Account Executives often complain about lead quality: they might get a list of accounts that look promising but have scant information on why they are a fit or how to approach them. Prior to a big sales call, an AE might spend an hour Googling the company to avoid going in cold. Clay addresses this by delivering rich profiles and talking points for each account . For instance, an AE can use Claygent on an as-needed basis: one click to get the latest news, company background, and any tech stack info on a prospect right before a meeting. This kind of instant briefing resolves the pain of being underprepared.
Sales Managers care about overall pipeline and conversion rates. With Clay increasing the volume and personalization of outreach, managers see more opportunities being created and often an uptick in response rates. It also helps onboarding new reps – a new AE using Clay can quickly get up to speed on their territory without extensive tribal knowledge transfer.
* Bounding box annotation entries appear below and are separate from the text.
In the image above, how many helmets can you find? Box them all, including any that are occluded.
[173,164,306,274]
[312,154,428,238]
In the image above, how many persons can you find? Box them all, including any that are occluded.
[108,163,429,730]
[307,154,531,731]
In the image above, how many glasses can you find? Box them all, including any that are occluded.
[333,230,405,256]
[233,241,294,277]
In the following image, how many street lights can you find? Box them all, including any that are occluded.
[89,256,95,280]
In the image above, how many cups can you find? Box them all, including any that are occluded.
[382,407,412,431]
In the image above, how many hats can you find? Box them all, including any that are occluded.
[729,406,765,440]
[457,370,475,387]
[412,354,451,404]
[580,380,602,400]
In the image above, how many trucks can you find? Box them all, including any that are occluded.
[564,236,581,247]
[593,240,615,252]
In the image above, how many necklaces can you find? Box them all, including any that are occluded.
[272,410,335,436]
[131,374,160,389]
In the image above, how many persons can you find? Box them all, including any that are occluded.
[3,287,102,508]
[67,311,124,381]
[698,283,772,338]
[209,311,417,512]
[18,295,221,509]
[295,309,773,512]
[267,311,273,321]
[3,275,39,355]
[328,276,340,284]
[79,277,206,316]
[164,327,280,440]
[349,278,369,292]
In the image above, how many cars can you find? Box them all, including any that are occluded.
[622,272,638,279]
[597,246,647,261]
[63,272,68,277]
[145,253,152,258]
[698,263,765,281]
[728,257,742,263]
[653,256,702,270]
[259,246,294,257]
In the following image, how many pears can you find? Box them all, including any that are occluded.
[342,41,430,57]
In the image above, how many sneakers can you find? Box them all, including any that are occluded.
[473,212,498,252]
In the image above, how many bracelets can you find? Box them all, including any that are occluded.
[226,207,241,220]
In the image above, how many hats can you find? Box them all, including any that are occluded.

Growth Marketing & Demand Generation teams: These users run outbound campaigns and account-based marketing programs that often feed the sales pipeline. They need to build targeted lists (for webinars, content marketing follow-ups, etc.) and struggle with stale data and segmentation. Often marketing ops have to ask an analyst or use a basic list service to get, say, “all fintech companies in Europe with >500 employees” and then that list might lack personalization details. Clay empowers marketers to do this themselves and include rich signals. For example, a demand gen manager could use Clay to pull “all companies in our CRM tagged as fintech that have raised funding in the last 6 months” and automatically get their CEO’s LinkedIn bio and company news, which can inform tailored messaging. This level of targeting was previously very hard without multiple tools. The pain of not knowing enough about the audience is eased; marketers can craft more relevant campaigns. Additionally, because Clay can push data back into marketing automation platforms, it keeps marketing and sales in sync.
What didn’t work
Clay does not completely replace every tool in the sales stack. For example, Clay doesn’t send emails natively via sequences (as mentioned, you still need to push data to Outreach, Salesloft, or a CRM to send the emails and track responses). Some users hoped Clay could be a one-stop solution for both finding leads and engaging them. The reality is Clay is more about the data and intelligence; it expects you to have an email tool for the last mile or to export lists for ads.